_Exercise requirements_
Nothing in the records may be changed; retype them in full.

_Recorded information_
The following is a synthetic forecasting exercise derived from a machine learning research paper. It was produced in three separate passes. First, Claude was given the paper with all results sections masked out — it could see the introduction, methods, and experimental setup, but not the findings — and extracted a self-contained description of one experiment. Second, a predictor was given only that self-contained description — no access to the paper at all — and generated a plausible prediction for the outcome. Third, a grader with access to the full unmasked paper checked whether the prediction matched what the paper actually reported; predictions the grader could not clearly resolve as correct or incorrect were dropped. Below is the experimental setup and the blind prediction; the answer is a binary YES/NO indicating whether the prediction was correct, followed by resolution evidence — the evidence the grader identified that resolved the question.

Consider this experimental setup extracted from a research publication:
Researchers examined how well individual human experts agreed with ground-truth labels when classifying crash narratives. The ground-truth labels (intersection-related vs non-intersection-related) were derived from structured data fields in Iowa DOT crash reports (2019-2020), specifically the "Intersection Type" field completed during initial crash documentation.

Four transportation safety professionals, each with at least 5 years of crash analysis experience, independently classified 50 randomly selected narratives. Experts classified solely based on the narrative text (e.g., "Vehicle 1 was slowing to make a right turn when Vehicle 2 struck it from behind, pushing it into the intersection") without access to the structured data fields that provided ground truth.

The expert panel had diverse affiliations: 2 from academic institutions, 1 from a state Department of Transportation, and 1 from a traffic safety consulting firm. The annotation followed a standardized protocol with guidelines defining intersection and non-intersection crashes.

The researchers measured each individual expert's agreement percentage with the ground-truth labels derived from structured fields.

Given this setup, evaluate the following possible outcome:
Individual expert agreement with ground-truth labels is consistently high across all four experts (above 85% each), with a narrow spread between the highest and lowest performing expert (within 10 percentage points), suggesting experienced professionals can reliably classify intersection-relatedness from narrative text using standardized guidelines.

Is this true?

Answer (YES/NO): NO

_Exercise output_
The following is a synthetic forecasting exercise derived from a machine learning research paper. It was produced in three separate passes. First, Claude was given the paper with all results sections masked out — it could see the introduction, methods, and experimental setup, but not the findings — and extracted a self-contained description of one experiment. Second, a predictor was given only that self-contained description — no access to the paper at all — and generated a plausible prediction for the outcome. Third, a grader with access to the full unmasked paper checked whether the prediction matched what the paper actually reported; predictions the grader could not clearly resolve as correct or incorrect were dropped. Below is the experimental setup and the blind prediction; the answer is a binary YES/NO indicating whether the prediction was correct, followed by resolution evidence — the evidence the grader identified that resolved the question.

Consider this experimental setup extracted from a research publication:
Researchers examined how well individual human experts agreed with ground-truth labels when classifying crash narratives. The ground-truth labels (intersection-related vs non-intersection-related) were derived from structured data fields in Iowa DOT crash reports (2019-2020), specifically the "Intersection Type" field completed during initial crash documentation.

Four transportation safety professionals, each with at least 5 years of crash analysis experience, independently classified 50 randomly selected narratives. Experts classified solely based on the narrative text (e.g., "Vehicle 1 was slowing to make a right turn when Vehicle 2 struck it from behind, pushing it into the intersection") without access to the structured data fields that provided ground truth.

The expert panel had diverse affiliations: 2 from academic institutions, 1 from a state Department of Transportation, and 1 from a traffic safety consulting firm. The annotation followed a standardized protocol with guidelines defining intersection and non-intersection crashes.

The researchers measured each individual expert's agreement percentage with the ground-truth labels derived from structured fields.

Given this setup, evaluate the following possible outcome:
Individual expert agreement with ground-truth labels is consistently high across all four experts (above 85% each), with a narrow spread between the highest and lowest performing expert (within 10 percentage points), suggesting experienced professionals can reliably classify intersection-relatedness from narrative text using standardized guidelines.

Is this true?

Answer (YES/NO): NO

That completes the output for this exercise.